TEXT BLOCK:
* BEGIN *

This is entirely academic if a business is closing down. All persons
(without regard to immigration status) will likely be made redundant
together. That is perfectly lawful.
Given
that a redundancy constitutes a form of termination, it triggers a
series of entitlements.
These
include severance pay, notice pay, and accrued (but untaken) vacation
pay.
Severance
Pay is calculated as being one week’s pay, at the latest “basic
wage”, for each completed year of service. “Basic wage”
means the ordinary wage due to an employee under his or her contract
of employment. It does not include such matters as future anticipated
gratuities and commissions. Accordingly, for many, the basic wage
will be CI$6.00 (or such other higher number set out in their
contract of employment. Where no formal contract exists, the amount
can be determined by reference to the conduct of the employer and
employee – i.e. what is the basic wage that has in fact been paid.
Notice
pay is determined by reference to the contract of employment. Where
no notice period is prescribed it is deemed to be the interval
between pay days.
Accordingly
(by way of example) an employee who is made redundant on 31 March and
who:
- has been employed by that employer for 3 years and 2 months
- earns CI$6.00 per hour at basic wage for a 40 hour week (CI$12,480 per annum); and
- has a 10 day annual vacation entitlement and has taken none this year;
would
generally expect to be entitled to payment on redundancy of:
- 3
weeks severance of CI$720
- One
month’s notice pay of CI$1,040 (assuming the employee is not asked
to work during their notice period); and
- 2.5
days accrued but untaken vacation pay of CI$120.
A
person in this situation would accordingly expect payment on
redundancy of CI$1,880. Such payment is payable immediately on
termination.

* END *

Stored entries
* BEGIN *

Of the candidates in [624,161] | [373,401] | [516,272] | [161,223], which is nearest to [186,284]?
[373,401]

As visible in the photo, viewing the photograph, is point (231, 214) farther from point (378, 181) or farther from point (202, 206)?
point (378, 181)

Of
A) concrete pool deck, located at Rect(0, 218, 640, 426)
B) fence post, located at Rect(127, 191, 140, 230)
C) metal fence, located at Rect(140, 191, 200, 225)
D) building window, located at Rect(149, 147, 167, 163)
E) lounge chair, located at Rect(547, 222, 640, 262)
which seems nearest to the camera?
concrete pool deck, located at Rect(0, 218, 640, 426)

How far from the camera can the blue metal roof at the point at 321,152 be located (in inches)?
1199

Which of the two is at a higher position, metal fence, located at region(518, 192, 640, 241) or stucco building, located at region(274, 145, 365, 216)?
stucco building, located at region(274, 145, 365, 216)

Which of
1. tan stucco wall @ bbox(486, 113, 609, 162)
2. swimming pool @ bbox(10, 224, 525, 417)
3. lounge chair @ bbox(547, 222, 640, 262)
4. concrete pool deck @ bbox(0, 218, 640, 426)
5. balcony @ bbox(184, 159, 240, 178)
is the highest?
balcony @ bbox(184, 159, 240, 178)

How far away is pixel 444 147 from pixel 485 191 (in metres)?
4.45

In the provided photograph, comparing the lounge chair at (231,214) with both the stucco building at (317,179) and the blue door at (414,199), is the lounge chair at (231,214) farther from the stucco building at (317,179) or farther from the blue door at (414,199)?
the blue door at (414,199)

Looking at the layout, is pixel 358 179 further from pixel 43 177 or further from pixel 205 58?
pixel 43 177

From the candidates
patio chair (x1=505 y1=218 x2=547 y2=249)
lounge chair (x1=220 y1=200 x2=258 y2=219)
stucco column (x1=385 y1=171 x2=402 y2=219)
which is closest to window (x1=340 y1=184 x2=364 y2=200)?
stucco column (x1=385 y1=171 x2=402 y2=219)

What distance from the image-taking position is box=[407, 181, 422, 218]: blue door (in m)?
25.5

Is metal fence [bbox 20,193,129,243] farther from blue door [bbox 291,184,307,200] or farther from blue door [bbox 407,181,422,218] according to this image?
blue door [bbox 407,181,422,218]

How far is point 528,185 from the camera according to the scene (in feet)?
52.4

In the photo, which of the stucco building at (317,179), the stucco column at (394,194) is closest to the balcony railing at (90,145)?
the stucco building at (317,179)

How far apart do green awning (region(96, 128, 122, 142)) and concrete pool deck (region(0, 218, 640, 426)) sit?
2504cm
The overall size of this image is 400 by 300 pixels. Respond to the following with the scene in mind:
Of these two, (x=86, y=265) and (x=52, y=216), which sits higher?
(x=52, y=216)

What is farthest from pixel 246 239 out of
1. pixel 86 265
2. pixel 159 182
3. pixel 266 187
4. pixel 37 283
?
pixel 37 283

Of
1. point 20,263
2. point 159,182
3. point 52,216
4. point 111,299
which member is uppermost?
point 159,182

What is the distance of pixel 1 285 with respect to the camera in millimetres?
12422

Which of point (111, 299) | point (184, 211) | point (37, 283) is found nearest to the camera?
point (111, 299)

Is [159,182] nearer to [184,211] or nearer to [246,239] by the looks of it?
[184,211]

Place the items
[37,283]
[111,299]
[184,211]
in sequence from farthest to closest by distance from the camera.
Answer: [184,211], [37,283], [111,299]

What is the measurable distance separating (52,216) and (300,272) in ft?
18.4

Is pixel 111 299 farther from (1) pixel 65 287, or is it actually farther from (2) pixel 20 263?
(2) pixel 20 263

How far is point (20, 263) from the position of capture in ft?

* END *

WRITTEN EXERCISE A:
Edit the stretch of the redundancy pay text from "means the ordinary" through "fact been paid.", putting "tips" in place of "gratuities".
WRITTEN EXERCISE B:
Show every line of the records that contains the word "according", matching its case exactly.
The text and the records are unrelated to each other.

EXERCISE RESPONSE A:
means the ordinary wage due to an employee under his or her contract
of employment. It does not include such matters as future anticipated
tips and commissions. Accordingly, for many, the basic wage
will be CI$6.00 (or such other higher number set out in their
contract of employment. Where no formal contract exists, the amount
can be determined by reference to the conduct of the employer and
employee – i.e. what is the basic wage that has in fact been paid.

EXERCISE RESPONSE B:
Is metal fence [bbox 20,193,129,243] farther from blue door [bbox 291,184,307,200] or farther from blue door [bbox 407,181,422,218] according to this image?
How far is point 528,185 from the camera according to the scene (in feet)?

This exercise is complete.